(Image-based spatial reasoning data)
"""

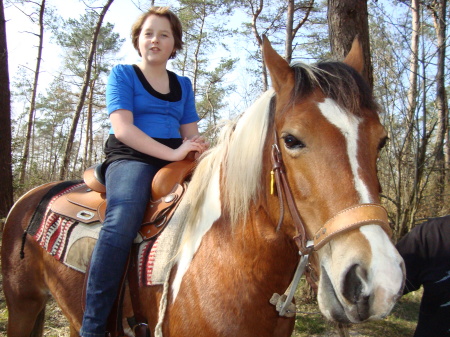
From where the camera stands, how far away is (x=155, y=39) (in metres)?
2.14

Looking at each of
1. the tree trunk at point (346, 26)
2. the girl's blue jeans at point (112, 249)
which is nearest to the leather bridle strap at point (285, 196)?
the girl's blue jeans at point (112, 249)

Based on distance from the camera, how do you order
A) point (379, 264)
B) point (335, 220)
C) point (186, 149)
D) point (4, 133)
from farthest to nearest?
point (4, 133)
point (186, 149)
point (335, 220)
point (379, 264)

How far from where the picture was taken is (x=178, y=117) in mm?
2320

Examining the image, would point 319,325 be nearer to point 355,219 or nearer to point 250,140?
point 250,140

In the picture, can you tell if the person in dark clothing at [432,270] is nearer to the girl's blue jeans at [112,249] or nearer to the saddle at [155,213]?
the saddle at [155,213]

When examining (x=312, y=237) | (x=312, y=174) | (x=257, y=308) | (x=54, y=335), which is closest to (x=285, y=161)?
(x=312, y=174)

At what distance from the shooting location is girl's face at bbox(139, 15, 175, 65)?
7.08ft

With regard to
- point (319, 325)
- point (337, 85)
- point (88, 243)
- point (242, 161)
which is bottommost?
point (319, 325)

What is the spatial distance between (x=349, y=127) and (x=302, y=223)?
0.42m

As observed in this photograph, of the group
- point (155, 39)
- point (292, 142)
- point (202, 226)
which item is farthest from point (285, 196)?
point (155, 39)

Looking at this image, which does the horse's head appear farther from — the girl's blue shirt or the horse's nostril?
the girl's blue shirt

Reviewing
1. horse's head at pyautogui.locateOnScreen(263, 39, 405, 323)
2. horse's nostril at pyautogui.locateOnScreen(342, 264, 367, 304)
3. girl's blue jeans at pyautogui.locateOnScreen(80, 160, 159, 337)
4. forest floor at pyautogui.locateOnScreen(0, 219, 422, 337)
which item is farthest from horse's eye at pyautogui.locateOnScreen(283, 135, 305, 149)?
forest floor at pyautogui.locateOnScreen(0, 219, 422, 337)

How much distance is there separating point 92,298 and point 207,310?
72 centimetres

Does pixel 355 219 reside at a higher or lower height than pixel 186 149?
lower
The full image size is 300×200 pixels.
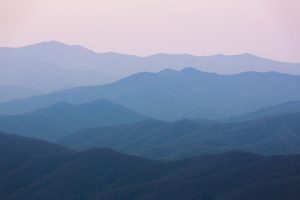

"""

■ **Instruction**
Transcribe every item above word for word, leaving out the pictures.

■ **Correct answer**
From where the camera stands, how far away is (x=155, y=39) (in metres)?
2.14

Looking at each of
1. the tree trunk at point (346, 26)
2. the girl's blue jeans at point (112, 249)
which is nearest to the leather bridle strap at point (285, 196)?
the girl's blue jeans at point (112, 249)

Based on distance from the camera, how do you order
A) point (379, 264)
B) point (335, 220)
C) point (186, 149)
D) point (4, 133)
from farthest to nearest?
point (4, 133)
point (186, 149)
point (335, 220)
point (379, 264)

How far from where the picture was taken is (x=178, y=117) in mm?
2320

Examining the image, would point 319,325 be nearer to point 355,219 or nearer to point 250,140?
point 250,140

In the picture, can you tell if the person in dark clothing at [432,270] is nearer to the girl's blue jeans at [112,249] or nearer to the saddle at [155,213]?
the saddle at [155,213]

When examining (x=312, y=237) | (x=312, y=174) | (x=257, y=308) | (x=54, y=335), which is closest to (x=285, y=161)?
(x=312, y=174)

At what distance from the shooting location is girl's face at bbox(139, 15, 175, 65)?
7.08ft

With regard to
- point (319, 325)
- point (337, 85)
- point (88, 243)
- point (242, 161)
which is bottommost?
point (319, 325)

What is the spatial distance between (x=349, y=127) and (x=302, y=223)?
0.42m

As observed in this photograph, of the group
- point (155, 39)
- point (292, 142)
- point (202, 226)
which item is farthest from point (285, 196)?
point (155, 39)

Looking at this image, which does the horse's head appear farther from — the girl's blue shirt or the horse's nostril?
the girl's blue shirt

Reviewing
1. horse's head at pyautogui.locateOnScreen(263, 39, 405, 323)
2. horse's nostril at pyautogui.locateOnScreen(342, 264, 367, 304)
3. girl's blue jeans at pyautogui.locateOnScreen(80, 160, 159, 337)
4. forest floor at pyautogui.locateOnScreen(0, 219, 422, 337)
which item is farthest from horse's eye at pyautogui.locateOnScreen(283, 135, 305, 149)?
forest floor at pyautogui.locateOnScreen(0, 219, 422, 337)

How much distance is there separating point 92,298 and point 207,310?
72 centimetres

Does pixel 355 219 reside at a higher or lower height than pixel 186 149?
lower
The full image size is 300×200 pixels.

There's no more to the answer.